China's leaders view Taiwan's president, Chen Shui-bian, as determined to
make Taiwan an independent country in a legal and internationally recognized
sense, an outcome they have repeatedly warned will lead to war. Despite
those concerns, Taiwanese voters gave Mr. Chen a second term in office in
last month's presidential elections.
China once viewed Hong Kong as a golden goose that would share capitalist
expertise while demonstrating the motherland's rising power by returning
to the fold. When Deng Xiaoping negotiated the terms of its return to Chinese
rule with Britain in the 1980's, the promise of allowing the territory to
democratize in the first decade of the 21st century seemed safely distant
and risk free.
Now, after last year's mass street demonstration against a national security
bill China wanted to impose and follow-up protests demanding greater local
control, Hong Kong has joined Taiwan as a political crisis preoccupying
the top leadership.
In Mao Zedong's day, the problem would have been solved easily enough, by
calling democrats counter-revolutionaries and mobilizing the masses to silence
them. But China faces a conundrum today. It does not have a revolutionary
ideology that its own leaders believe is superior to democratic rule. The
masses are too busy making money to be mobilized.
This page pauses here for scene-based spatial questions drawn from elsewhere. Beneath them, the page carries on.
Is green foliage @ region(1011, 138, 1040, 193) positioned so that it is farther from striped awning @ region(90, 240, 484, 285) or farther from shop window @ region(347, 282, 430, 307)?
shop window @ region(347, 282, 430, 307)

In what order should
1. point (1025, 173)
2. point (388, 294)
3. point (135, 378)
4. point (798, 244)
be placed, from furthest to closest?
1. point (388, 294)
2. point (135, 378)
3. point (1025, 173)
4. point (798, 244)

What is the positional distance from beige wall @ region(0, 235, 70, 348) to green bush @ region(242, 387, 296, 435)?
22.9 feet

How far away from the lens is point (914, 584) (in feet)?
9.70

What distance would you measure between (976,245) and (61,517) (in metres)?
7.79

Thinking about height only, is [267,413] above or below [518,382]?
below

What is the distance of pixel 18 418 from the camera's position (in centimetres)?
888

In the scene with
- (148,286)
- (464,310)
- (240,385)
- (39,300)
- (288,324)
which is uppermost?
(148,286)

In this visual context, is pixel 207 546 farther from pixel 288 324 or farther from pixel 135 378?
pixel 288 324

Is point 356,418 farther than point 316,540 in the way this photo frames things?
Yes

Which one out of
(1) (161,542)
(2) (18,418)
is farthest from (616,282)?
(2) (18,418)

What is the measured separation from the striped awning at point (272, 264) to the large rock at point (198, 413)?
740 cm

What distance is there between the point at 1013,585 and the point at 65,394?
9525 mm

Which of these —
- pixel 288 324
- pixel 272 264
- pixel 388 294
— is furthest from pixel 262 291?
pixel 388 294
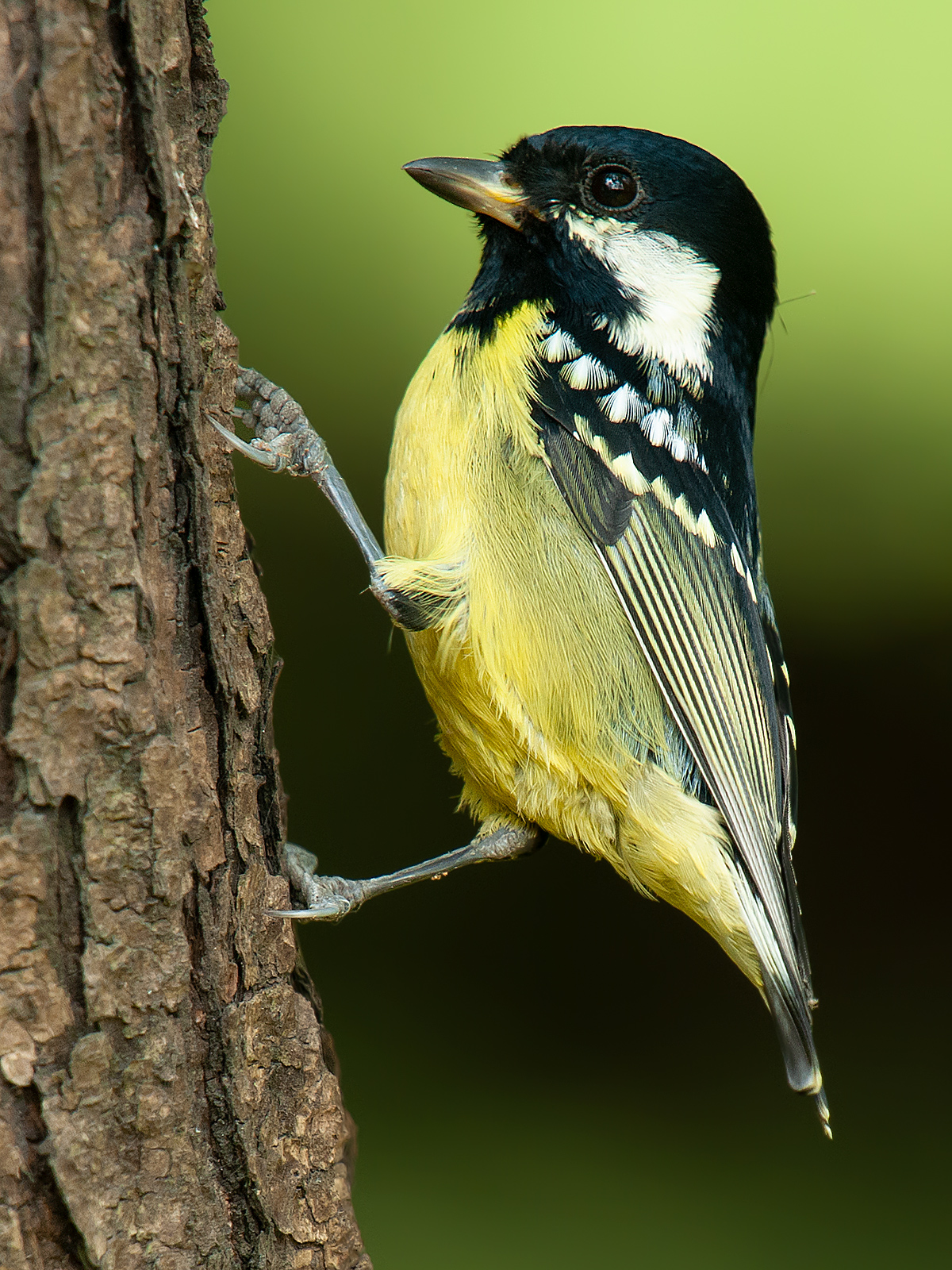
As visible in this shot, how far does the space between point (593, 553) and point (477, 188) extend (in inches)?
24.5

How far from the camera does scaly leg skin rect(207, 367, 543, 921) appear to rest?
134cm

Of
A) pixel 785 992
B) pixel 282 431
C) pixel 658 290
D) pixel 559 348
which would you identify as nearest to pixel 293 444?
pixel 282 431

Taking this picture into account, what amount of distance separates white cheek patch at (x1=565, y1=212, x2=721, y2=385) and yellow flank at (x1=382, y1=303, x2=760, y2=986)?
200mm

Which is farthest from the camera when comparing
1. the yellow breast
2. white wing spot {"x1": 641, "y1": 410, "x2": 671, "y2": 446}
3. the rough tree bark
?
white wing spot {"x1": 641, "y1": 410, "x2": 671, "y2": 446}

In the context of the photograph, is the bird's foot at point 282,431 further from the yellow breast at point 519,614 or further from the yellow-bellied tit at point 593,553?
the yellow breast at point 519,614

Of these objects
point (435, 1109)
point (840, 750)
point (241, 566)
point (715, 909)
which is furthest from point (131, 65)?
point (435, 1109)

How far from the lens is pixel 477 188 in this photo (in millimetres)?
1552

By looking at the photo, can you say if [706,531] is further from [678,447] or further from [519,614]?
[519,614]

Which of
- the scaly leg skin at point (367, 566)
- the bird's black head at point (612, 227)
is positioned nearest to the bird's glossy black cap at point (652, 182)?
the bird's black head at point (612, 227)

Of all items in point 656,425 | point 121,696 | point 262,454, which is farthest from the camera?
point 656,425

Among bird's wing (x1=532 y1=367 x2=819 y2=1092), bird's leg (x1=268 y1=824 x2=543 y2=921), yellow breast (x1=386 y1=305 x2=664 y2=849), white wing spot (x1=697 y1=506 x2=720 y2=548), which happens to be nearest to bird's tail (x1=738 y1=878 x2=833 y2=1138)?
bird's wing (x1=532 y1=367 x2=819 y2=1092)

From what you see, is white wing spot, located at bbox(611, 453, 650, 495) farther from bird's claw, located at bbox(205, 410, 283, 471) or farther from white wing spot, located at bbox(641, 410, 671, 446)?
bird's claw, located at bbox(205, 410, 283, 471)

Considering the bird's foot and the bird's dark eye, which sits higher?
the bird's dark eye

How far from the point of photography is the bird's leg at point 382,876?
1322mm
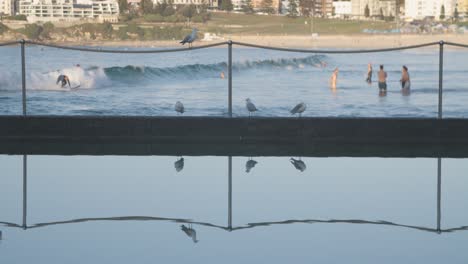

So officials search for reasons why the time is not yet right, or the conditions
are not yet suitable, or the procedures are not yet finalized. They present
themselves as sympathetic to the democratic impulse who are troubled only
by questions of implementation.
The coup de grace in Hong Kong's case was delivered in the form of a legal
interpretation of the Basic Law, the constitutional framework governing
Hong Kong, by the Standing Committee of the National People's Congress in
Beijing. The interpretation consisted of microscopic legal language in which
Beijing allotted itself a much greater role in deciding Hong Kong's future
political system. Top leaders have never squarely ad dressed the larger
political issues involved.
For China, democracy is like the law and human rights. As it seeks to create
a world-class economy and increasingly demands equal treatment with the
United States in world affairs, it has embraced democracy, legal reform and
human rights as desirable and even inevitable. It amended its Constitution
in March to explicitly guarantee human rights protections for the first
time.
But its promises, so far, are good only to the extent that these ideals work
to enhance Communist rule, not to undermine it.
"The party sees these things as tools," said a prominent Beijing lawyer who
has frequently clashed with authorities in court. "If the tool works, use
it. If the tool does not work, find another way."